Sarkozy y croit

Convaincu qu'il gagnera (Photo AFP)

Convaincu qu’il gagnera
(Photo AFP)

La droite se réjouit des difficultés sans précédent du gouvernement, mais est-elle en ordre de bataille pour prendre le relais ? Rien n’est moins sûr. Nicolas Sarkozy remonte dans les sondages et, chez les militants de son parti, il reprend la première place devant Alain Juppé, ce qui promet une primaire au couteau.

AU DEMEURANT, l’ancien président est plus optimiste que jamais. La rumeur court qu’il a déjà choisi son Premier ministre, qui ne serait autre que François Baroin, le président de l’Association des maires de France, actuellement rassemblée pour exiger du pouvoir la reprise des transferts financiers aux mairies, toutes confrontées à de sérieuses difficultés de gestion. Ce « ticket », dont le bruit court à onze mois de l’élection présidentielle, n’est pas surprenant, M. Baroin ne s’entendant guère avec M. Juppé et n’ayant jamais rompu avec M. Sarkozy. Reste à savoir s’il était astucieux de laisser courir une telle rumeur si longtemps à l’avance.

La fatalité des mêmes.

Où l’on voit que les Français, si hostiles à un « remake » du match de 2012, risquent pourtant d’y assister dès lors que François Hollande, de son côté, fait à peu près tout ce qu’il peut, et malgré une adversité qui inspire la commisération, pour améliorer sa cote de popularité, notamment en se lançant dans une série de largesses destinées à reconquérir ses bataillons électoraux traditionnels, par exemple les enseignants, gratifiés récemment d’une hausse salariale.
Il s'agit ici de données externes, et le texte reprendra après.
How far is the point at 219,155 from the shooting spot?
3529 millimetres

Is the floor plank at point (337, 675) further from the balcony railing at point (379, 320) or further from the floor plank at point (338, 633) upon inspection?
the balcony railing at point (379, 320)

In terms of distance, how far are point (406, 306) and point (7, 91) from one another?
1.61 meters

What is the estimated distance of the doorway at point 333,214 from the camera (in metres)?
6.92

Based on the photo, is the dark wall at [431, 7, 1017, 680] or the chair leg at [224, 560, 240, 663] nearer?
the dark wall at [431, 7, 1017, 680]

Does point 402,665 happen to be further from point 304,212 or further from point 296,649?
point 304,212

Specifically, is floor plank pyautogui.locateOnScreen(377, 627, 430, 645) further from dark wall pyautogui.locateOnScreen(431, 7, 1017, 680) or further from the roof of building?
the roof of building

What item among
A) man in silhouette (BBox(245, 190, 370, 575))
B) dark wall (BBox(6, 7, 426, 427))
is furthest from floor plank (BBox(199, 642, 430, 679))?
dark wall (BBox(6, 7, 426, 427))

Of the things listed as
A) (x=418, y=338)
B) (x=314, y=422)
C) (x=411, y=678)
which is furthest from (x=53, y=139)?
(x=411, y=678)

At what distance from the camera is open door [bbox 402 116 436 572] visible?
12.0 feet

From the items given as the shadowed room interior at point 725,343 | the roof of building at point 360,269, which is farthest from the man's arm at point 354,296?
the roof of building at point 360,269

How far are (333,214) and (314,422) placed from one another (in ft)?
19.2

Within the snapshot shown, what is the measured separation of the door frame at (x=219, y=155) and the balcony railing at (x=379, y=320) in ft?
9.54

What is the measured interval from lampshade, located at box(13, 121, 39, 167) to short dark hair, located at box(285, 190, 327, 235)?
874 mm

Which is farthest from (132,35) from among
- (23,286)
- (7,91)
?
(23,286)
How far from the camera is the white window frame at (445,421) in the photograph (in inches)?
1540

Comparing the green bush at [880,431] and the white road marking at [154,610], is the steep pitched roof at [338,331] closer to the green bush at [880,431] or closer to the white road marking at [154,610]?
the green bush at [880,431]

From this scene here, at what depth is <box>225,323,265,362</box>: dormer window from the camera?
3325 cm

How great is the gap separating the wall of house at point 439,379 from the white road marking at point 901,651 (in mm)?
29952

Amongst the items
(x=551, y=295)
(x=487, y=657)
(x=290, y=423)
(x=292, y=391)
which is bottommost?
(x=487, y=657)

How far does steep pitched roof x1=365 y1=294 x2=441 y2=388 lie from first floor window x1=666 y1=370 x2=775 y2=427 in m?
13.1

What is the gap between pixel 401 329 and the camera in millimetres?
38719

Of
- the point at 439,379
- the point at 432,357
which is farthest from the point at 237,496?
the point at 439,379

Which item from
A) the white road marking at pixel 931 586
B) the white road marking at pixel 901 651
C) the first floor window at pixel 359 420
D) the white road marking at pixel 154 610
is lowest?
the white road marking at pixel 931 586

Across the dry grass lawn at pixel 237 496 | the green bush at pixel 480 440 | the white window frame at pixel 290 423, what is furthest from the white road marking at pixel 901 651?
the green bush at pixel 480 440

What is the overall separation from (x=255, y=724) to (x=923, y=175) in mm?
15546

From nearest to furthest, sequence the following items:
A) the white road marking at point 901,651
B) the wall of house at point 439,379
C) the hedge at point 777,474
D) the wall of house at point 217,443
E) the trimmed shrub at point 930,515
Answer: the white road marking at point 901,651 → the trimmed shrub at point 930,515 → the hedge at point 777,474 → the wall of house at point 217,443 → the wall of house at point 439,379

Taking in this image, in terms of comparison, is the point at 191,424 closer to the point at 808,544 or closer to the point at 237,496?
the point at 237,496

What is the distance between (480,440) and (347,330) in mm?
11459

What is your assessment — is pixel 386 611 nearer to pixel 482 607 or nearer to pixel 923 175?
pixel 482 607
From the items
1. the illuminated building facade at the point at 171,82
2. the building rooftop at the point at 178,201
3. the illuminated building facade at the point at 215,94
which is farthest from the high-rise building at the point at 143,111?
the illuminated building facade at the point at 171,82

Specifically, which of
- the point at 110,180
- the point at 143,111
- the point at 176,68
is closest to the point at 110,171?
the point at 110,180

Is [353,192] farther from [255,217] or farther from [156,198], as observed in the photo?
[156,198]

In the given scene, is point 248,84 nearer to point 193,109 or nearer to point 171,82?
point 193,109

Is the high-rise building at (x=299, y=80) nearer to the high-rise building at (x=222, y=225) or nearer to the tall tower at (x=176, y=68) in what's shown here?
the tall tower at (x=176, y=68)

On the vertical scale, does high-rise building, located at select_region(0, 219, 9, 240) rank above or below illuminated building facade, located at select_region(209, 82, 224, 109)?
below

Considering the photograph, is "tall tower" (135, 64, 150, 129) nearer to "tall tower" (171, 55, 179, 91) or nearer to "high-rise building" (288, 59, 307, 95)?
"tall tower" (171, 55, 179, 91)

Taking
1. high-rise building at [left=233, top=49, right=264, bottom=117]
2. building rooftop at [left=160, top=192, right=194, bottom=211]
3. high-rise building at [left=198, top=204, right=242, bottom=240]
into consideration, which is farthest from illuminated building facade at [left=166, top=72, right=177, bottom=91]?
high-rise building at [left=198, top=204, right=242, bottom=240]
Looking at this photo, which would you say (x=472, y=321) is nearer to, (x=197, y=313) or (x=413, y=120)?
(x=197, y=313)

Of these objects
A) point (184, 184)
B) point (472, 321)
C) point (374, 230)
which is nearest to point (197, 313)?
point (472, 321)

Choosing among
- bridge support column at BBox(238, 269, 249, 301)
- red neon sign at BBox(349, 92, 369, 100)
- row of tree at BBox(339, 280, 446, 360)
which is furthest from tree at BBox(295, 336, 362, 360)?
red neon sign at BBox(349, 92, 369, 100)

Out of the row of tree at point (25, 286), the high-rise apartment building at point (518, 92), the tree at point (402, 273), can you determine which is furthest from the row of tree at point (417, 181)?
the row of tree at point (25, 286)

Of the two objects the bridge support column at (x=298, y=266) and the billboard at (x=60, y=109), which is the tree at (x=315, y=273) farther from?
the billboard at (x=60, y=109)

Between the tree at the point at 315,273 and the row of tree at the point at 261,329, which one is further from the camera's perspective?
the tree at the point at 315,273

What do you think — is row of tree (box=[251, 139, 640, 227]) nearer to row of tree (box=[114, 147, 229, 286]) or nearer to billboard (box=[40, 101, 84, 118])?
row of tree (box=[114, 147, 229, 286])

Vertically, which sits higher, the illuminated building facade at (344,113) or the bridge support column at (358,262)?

Une confrontation Hollande-Sarkozy semblerait signifier qu’il ne se serait rien passé en cinq ans et qu’aucun des deux présidents, l’ancien et l’actuel, ne serait disqualifié par une gestion qui, additionnant les erreurs de deux mandats successifs, a mis la France à genoux. Était-il inévitable que M. Juppé, juché sur son piédestal pendant de nombreux mois, finît pas en redescendre ? Historiens et politologues nous rappellent, avec une sagesse quelque peu irritante, que les jeux ne sont jamais faits à un an de la présidentielle et qu’il suffit de se souvenir du sort d’Édouard Balladur en 1995 pour savoir que ce qui est vrai à quelques mois d’une consultation électorale ne l’est plus à quelques semaines.
En tout cas, M. Sarkozy, qui semble ne s’être jamais inquiété des sondages défavorables, a une « niaque » incomparable et se voit déjà à l’Élysée. M. Juppé, discret comme à l’ordinaire, ne pipe mot, convaincu qu’il est qu’un coup de froid peut n’être que passager, que, de toute façon, il ne sera pas élu dans un fauteuil et que M. Sarkozy a plus d’un tour dans son sac. M. Juppé doit être très vigilant et veiller à ce que son concurrent ne se lance pas dans des stratagèmes propres à lui ravir l’investiture et, pour lui, le cap le plus difficile, celui de toutes les tempêtes, c’est la primaire, bien plus que l’élection elle-même. Sans doute espère-t-il que le chef de l’État fera l’économie d’une primaire à gauche, qu’il s’imposera comme candidat de la gauche (d’autant qu’il fait tout pour ça, en dépit d’un mandat catastrophique) et qu’il sera plus facile à battre qu’un autre ténor socialiste susceptible d’incarner le renouvellement, le dynamisme et l’espoir.

Deux éclairages contradictoires.

Les élections de l’an prochain se présentent sous deux éclairages contradictoires. D’une part, et en dépit d’une pléthore de candidats réels ou potentiels à droite et à gauche, le citoyen lambda qui s’intéresse au fonctionnement de la démocratie ne trouve pas un seul compétiteur qui lui paraisse enthousiasmant. D’autre part, nous savons tous que ce qu’il nous faut, c’est du sang nouveau, celui qui circule peut-être dans les veines d’un Emmanuel Macron ou, pourquoi pas ? d’un François Baroin. Une chose est sûre, c’est l’usure incroyablement rapide du personnel politique français : il ne nous surprend plus, ce qui fait d’ailleurs que ce n’est pas le plus jeune d’entre tous les candidats, mais le plus âgé, qui retient notre intérêt. Plus l’état du pays se dégrade, plus nous nous lassons des personnages qui conduisent le bal, plus nous cherchons au-delà de ce que les uns ou les autres ont à offrir. Le problème est que la crise française a atteint un tel degré d’intensité qu’il nous faut un acteur parfait, à la fois capable de séduire par son dynamisme, sa force de persuasion, son ardeur réformiste et d’avoir un caractère trempé dans le désintéressement, la volonté de réussir et la faculté de rassembler un pays affreusement divisé.